Despite Lewis Hamilton leading Mercedes to a one-two victory, the Russian Grand Prix was a validating weekend for Ferrari, Charles Leclerc’s dominant pole verifying updates to the SF90 were curing the aerodynamic problems that left it unable to fight for the championship.
But no sooner was one problem fixed than another had emerged. Equipped with race-winning machinery, the simmering rivalry between Leclerc and Sebastian Vettel finally began boiling over.
Though Leclerc started on pole, Vettel’s third-place grid spot was the place to be at lights-out. The run to the first braking zone is almost 900 metres, and the German tucked into his teammate’s slipstream to slingshot past second-placed Hamilton and comfortably into the lead.
It had all been part of Ferrari’s plan. It knew it had the car to beat Mercedes, so it had brokered an agreement for Leclerc to draft Vettel off the line. Once the red cars were in one-two formation, Vettel would let Leclerc back into the lead.
That was the plan anyway.
The call came on lap six, but Vettel rebuffed. “I would have got him anyway,” he said, protesting that the pre-race agreement was void. “Let’s break away [from Mercedes] for another two laps and let me know.”
But the team wasn’t buying it, and he was called several more times to comply. The reply came for Leclerc to catch up to him, but all the while he pressed on, knowing that following closely in his dirty air around the semi-street circuit would be difficult.
Perhaps alive to the public perception that the pit wall had lost control of its driver and otherwise apparently powerless, sporting director Laurent Mekies intervened and ordered his drivers to hold station.
Leclerc, having had victory in Singapore snatched from him by a strategy that put Vettel on the top step, recorded his disappointment.
“You put me behind,” he said. “I respected everything.
“I gave him the slipstream no problems. Then I tried to push at the beginning of the race. No problem. Manage the situation.”
With a mutiny on its hands, Ferrari resorted to pit strategy. It brought Leclerc in on lap 22 for fresh rubber, and though Vettel complained his tyres were also worn, he was left out until lap 26, by which time the Monegasque had made up enough time to stay ahead when the German exited pit lane.
The team later denied this was deliberate, but it didn’t matter in the end anyway - a power unit failure forced Vettel to retire on-track shortly after his stop, and with the virtual safety car deployed Hamilton was able to make his sole pit stop from the lead without losing position. Ferrari had stumbled to another defeat.

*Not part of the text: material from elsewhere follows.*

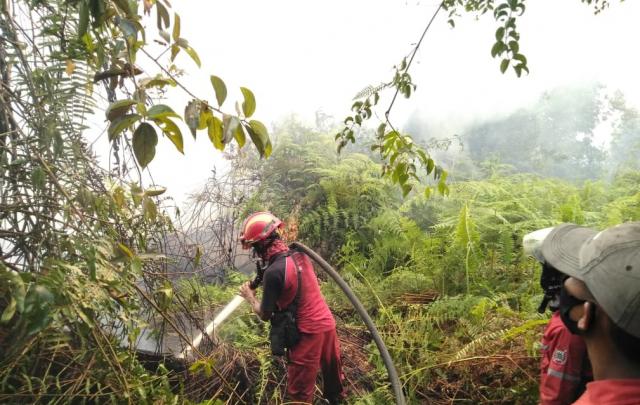 GoRiau RPK PT AA lakukan pemadaman di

The loss was bitter, but more troubling was Vettel’s apparent act of insubordination. That the matter didn’t come to a head on track due to a technical failure surely only delayed the internal confrontation required to settle the volatile power dynamics inside the team.
“We need to trust each other, Seb and myself,” Leclerc said afterwards. “it’s usually important for the benefit of the team in some situations to know that you can count on the other car and vice versa.
“Yes, the trust is still here.”
Ferrari knew when it signed Leclerc it was risking pitting two alpha drivers against each other for leadership of the team, but few expected the 32-year-old Vettel to have his throne threatened so quickly by the 21-year-old in his sophomore F1 season.
How the Scuderia resolves the struggle between its present and its future is anyone’s guess, but a lasting resolution will be critical if Ferrari is to contend for a title in 2020.